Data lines
━━━━━━━━━━
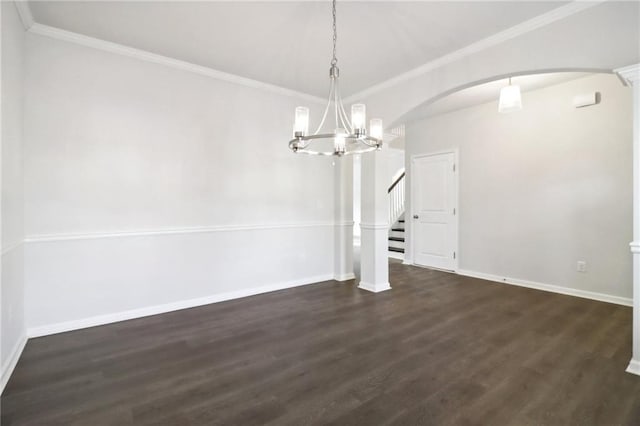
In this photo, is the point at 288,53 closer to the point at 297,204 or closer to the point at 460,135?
the point at 297,204

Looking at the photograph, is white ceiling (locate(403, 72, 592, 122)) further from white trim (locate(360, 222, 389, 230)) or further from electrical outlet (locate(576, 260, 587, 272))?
electrical outlet (locate(576, 260, 587, 272))

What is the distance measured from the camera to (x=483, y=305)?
3748 mm

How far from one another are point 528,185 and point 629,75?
256 centimetres

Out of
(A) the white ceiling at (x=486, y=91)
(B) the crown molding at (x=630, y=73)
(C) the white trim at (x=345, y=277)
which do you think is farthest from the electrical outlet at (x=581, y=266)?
(C) the white trim at (x=345, y=277)

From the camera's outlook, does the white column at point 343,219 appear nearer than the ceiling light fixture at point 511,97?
No

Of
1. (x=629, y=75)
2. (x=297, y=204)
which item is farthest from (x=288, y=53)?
(x=629, y=75)

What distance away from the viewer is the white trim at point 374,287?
14.2 feet

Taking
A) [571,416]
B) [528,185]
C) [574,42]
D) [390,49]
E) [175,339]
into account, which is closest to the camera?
[571,416]

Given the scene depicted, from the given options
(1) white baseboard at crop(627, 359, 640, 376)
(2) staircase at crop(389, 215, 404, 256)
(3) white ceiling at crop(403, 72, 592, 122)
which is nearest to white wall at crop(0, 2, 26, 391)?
(3) white ceiling at crop(403, 72, 592, 122)

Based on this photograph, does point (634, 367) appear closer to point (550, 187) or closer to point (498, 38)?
point (550, 187)

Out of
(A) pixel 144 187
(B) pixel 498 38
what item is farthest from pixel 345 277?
(B) pixel 498 38

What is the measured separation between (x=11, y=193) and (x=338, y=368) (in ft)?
9.23

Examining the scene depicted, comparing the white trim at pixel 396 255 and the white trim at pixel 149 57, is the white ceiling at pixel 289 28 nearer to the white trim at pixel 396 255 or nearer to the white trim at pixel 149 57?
the white trim at pixel 149 57

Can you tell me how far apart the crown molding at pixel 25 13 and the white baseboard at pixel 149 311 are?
270cm
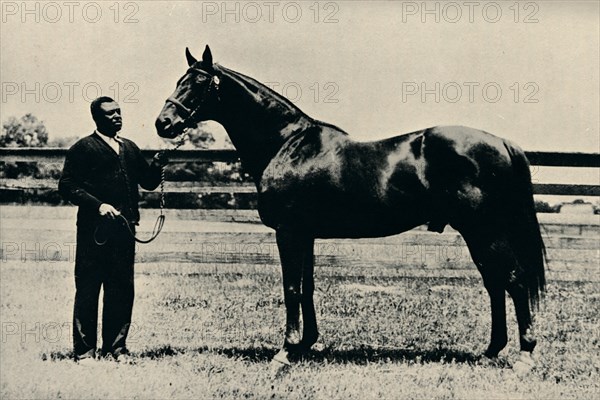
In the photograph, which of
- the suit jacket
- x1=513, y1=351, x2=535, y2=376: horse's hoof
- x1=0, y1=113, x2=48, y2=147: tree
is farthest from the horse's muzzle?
x1=513, y1=351, x2=535, y2=376: horse's hoof

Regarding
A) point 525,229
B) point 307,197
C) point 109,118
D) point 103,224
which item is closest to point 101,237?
point 103,224

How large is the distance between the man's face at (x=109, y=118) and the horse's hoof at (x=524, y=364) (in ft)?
10.9

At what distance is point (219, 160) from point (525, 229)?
3.06m

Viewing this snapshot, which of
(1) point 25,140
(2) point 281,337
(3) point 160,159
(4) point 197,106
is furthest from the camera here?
(1) point 25,140

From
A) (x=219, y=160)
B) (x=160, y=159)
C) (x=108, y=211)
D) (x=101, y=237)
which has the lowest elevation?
(x=101, y=237)

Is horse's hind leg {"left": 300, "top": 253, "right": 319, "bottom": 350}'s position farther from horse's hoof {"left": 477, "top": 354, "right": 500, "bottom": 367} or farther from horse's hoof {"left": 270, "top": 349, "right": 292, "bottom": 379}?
horse's hoof {"left": 477, "top": 354, "right": 500, "bottom": 367}

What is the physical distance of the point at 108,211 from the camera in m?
4.02

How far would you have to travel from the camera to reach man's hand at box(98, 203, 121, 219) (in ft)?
13.2

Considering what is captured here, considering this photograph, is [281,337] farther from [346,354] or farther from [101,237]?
[101,237]

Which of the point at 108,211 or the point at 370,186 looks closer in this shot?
the point at 108,211

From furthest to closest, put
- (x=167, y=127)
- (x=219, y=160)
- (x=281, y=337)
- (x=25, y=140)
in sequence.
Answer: (x=25, y=140) < (x=219, y=160) < (x=281, y=337) < (x=167, y=127)

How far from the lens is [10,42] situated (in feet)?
15.7

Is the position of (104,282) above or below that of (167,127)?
below

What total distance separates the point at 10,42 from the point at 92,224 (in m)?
1.87
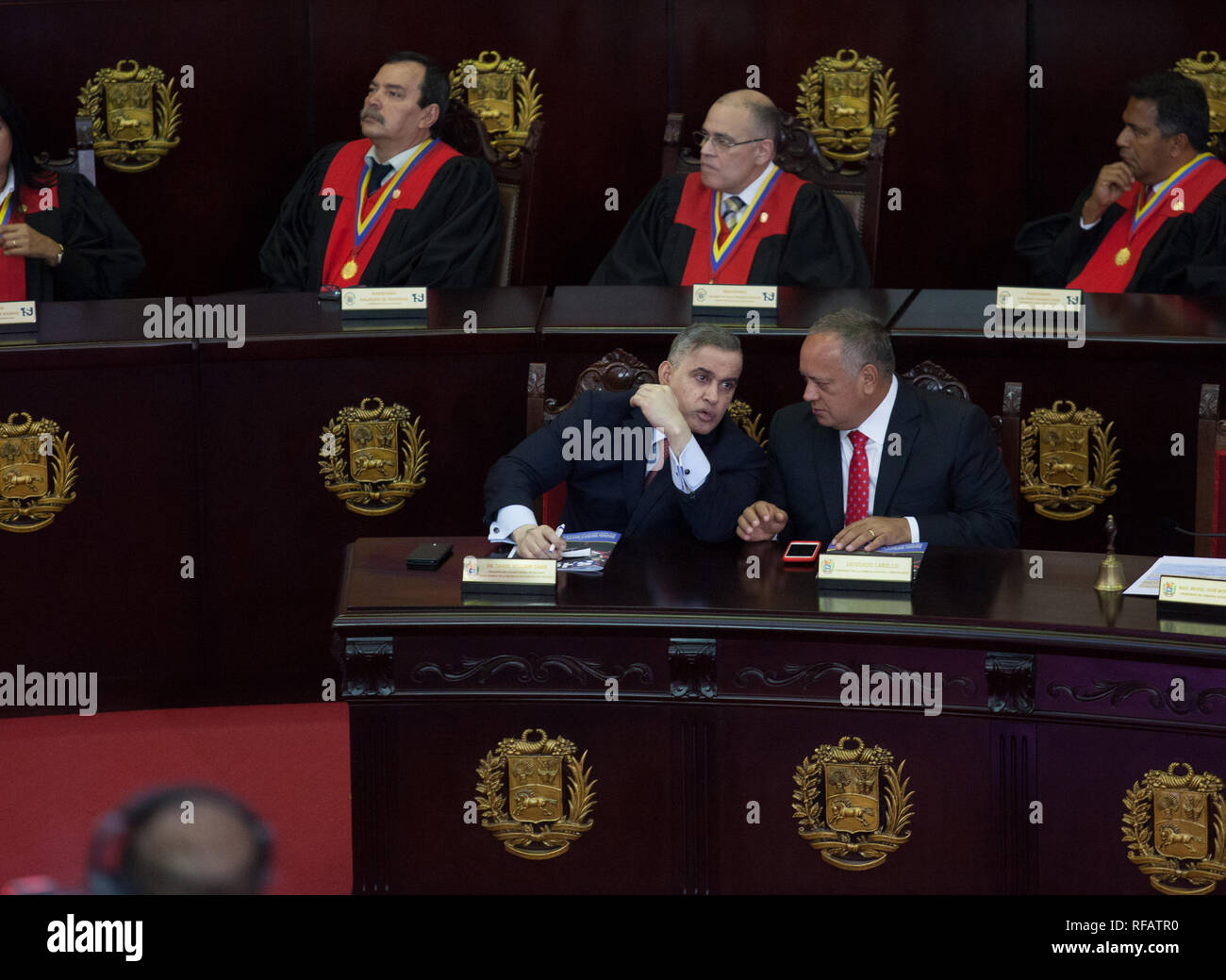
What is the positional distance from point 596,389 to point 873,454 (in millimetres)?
━━━━━━━━━━
Directive: Which lines in the records above contain the word "photograph" with matching case? Copy each of those lines in full.

Response to this exercise:
Looking at the photograph, is white ceiling (locate(403, 72, 592, 122)) further from white trim (locate(360, 222, 389, 230)) or further from electrical outlet (locate(576, 260, 587, 272))?
Based on this photograph, does point (634, 367) appear closer to point (550, 187) or closer to point (498, 38)?
In the photograph, which of
Considering what is captured here, considering this photograph, is [281,337] farther from [346,354] or farther from [101,237]?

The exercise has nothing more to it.